# Texte retenu:
-.-.-

L’arrêt rendu par la 2ème Chambre Civile de la Cour de Cassation le 8 février 2024 risque d’entrainer la cassation d’un grand nombre de jugements d’adjudication pour excès de pouvoir.

En l’espèce, le débiteur saisi a formé un pourvoi en cassation à l’encontre d’un jugement d’adjudication rendu par le Tribunal Judiciaire de Béthune le 25 mars 2021, n’ayant tranché aucune contestation.

Le pourvoi rejette deux moyens qui ne posaient pas de difficulté majeure.

En premier lieu, le débiteur saisi contestait la recevabilité du mémoire en défense du cessionnaire de la créance, au motif que l’acte de cession ne lui a pas été notifié, conformément aux dispositions de l’article 1690 du Code civil.

Il convient de préciser que le FONDS COMMUN DE TITRISATION ORNUS vient aux droits de la société CREDIT DU NORD suite à une cession de créances soumise, non pas aux dispositions du Code civil, mais à celles des article L.214-169 et suivants du Code monétaire et financier.

Le Code monétaire et financier prévoit un formalisme beaucoup plus souple que celui appliqué à une cession de créances de droit commun et notamment concernant l’opposabilité de la cession, l’article L.214-169-V-2° dispose que :

« La cession des créances prend effet entre les parties et devient opposable aux tiers à la date apposée sur le bordereau lors de sa remise, quelle que soit la date de naissance, d’échéance ou d’exigibilité des créances, sans qu’il soit besoin d’autre formalité, et ce quelle que soit la loi applicable aux créances et la loi du pays de résidence des débiteurs ».

-.-.-

# Données fournies:
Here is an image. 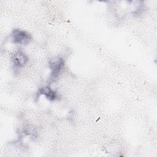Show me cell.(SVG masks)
Returning a JSON list of instances; mask_svg holds the SVG:
<instances>
[{"instance_id":"2","label":"cell","mask_w":157,"mask_h":157,"mask_svg":"<svg viewBox=\"0 0 157 157\" xmlns=\"http://www.w3.org/2000/svg\"><path fill=\"white\" fill-rule=\"evenodd\" d=\"M12 39L13 43L20 45H26L31 40V37L26 31L15 29L12 33Z\"/></svg>"},{"instance_id":"1","label":"cell","mask_w":157,"mask_h":157,"mask_svg":"<svg viewBox=\"0 0 157 157\" xmlns=\"http://www.w3.org/2000/svg\"><path fill=\"white\" fill-rule=\"evenodd\" d=\"M49 67L51 70L50 78L52 81L55 80L64 67V61L61 58H54L49 61Z\"/></svg>"},{"instance_id":"4","label":"cell","mask_w":157,"mask_h":157,"mask_svg":"<svg viewBox=\"0 0 157 157\" xmlns=\"http://www.w3.org/2000/svg\"><path fill=\"white\" fill-rule=\"evenodd\" d=\"M39 94H44L45 96L50 101H52L56 99L57 98V94L56 93L52 90L50 87L46 86L42 88H40L39 91Z\"/></svg>"},{"instance_id":"3","label":"cell","mask_w":157,"mask_h":157,"mask_svg":"<svg viewBox=\"0 0 157 157\" xmlns=\"http://www.w3.org/2000/svg\"><path fill=\"white\" fill-rule=\"evenodd\" d=\"M28 61V58L22 52H17L13 56V64L17 67H21L26 64Z\"/></svg>"}]
</instances>
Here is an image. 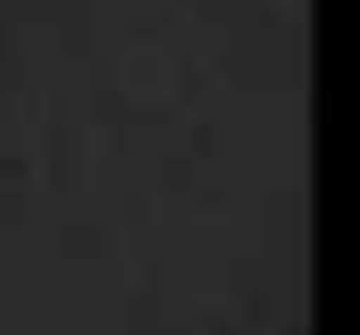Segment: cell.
I'll use <instances>...</instances> for the list:
<instances>
[]
</instances>
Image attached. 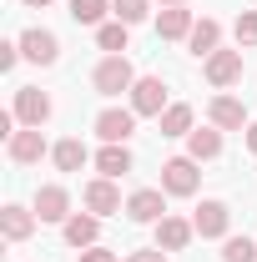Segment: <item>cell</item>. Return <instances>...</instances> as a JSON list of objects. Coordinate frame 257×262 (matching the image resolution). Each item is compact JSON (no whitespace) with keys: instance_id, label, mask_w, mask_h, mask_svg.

-.-.-

# Objectifs:
1 – Reproduisez le passage du commentaire de l'arrêt du 8 février 2024 compris entre « En l’espèce, le » et « de difficulté majeure. », ces deux bornes incluses.
2 – Répondez aux questions suivantes à partir du commentaire de l'arrêt du 8 février 2024.
(a) Quelle juridiction a rendu le jugement d'adjudication visé par le pourvoi, et à quelle date ?
(b) Selon le débiteur saisi, quel article du Code civil imposait de lui notifier l'acte de cession ?
(c) D'après l'article L.214-169-V-2°, à quelle date la cession des créances prend-elle effet entre les parties ?
3 – Rédigez la suite du commentaire de l'arrêt du 8 février 2024 après sa dernière phrase.

# Réponses rédigées:
1 –
En l’espèce, le débiteur saisi a formé un pourvoi en cassation à l’encontre d’un jugement d’adjudication rendu par le Tribunal Judiciaire de Béthune le 25 mars 2021, n’ayant tranché aucune contestation.

Le pourvoi rejette deux moyens qui ne posaient pas de difficulté majeure.

2 –
(a) Le Tribunal Judiciaire de Béthune, le 25 mars 2021.
(b) L'article 1690 du Code civil.
(c) À la date apposée sur le bordereau lors de sa remise.

3 –
Logiquement, la Cour de Cassation rejette ce moyen jugeant que l’acte de cession était opposable au débiteur saisi sans qu’il soit nécessaire qu’il lui soit signifié.

En second lieu, se posait la question de la recevabilité du pourvoi formé par le débiteur saisi qui, dans un premier temps, a formé son pourvoi à l’encontre du créancier poursuivant et des créanciers inscrits, à l’exclusion de l’adjudicataire.

Le débiteur a formé un second pourvoi dirigé contre l’adjudicataire.

Le créancier poursuivant contestait la recevabilité du pourvoi au visa de l’article 615 alinéa 2 du Code de procédure civile, toutes les parties n’ayant pas été appelées à l’instance.

Toutefois, la Cour de Cassation rejette ce moyen au visa de l’article 126 alinéa 1er du Code de procédure civile, jugeant que l’irrégularité affectant le premier pourvoi, qui n’avait pas été formé contre l’ensemble des parties au jugement d’adjudication attaqué, avait été régularisée par le second dirigé contre l’adjudicataire.

Le troisième moyen ayant entrainé la cassation du jugement d’adjudication du 25 mars 2021 soulève de nombreuses interrogations.

Rappelons qu’en application de l’article R.322-60 alinéa 2 du Code des procédures civiles d’exécution, « Seul le jugement d’adjudication qui statue sur une contestation est susceptible d’appel de ce chef dans un délai de quinze jours à compter de sa notification ».

En l’espèce, à l’audience d’adjudication, aucune contestation n’a été soulevée.

Dans cette hypothèse, et en application d’une solution prétorienne, le jugement d’adjudication qui ne tranche aucune contestation n’est susceptible d’aucun recours, hormis le cas d’excès de pouvoir.

La partie saisie a en conséquence fondé son pourvoi en démontrant que le Juge de l’exécution avait commis un excès de pouvoir en application de l’article 14 du Code de procédure civile, lequel dispose que : « Nulle partie ne peut être jugée sans avoir été entendue ou appelée ».

La Haute Juridiction a fait droit à ce moyen et cassé l’arrêt.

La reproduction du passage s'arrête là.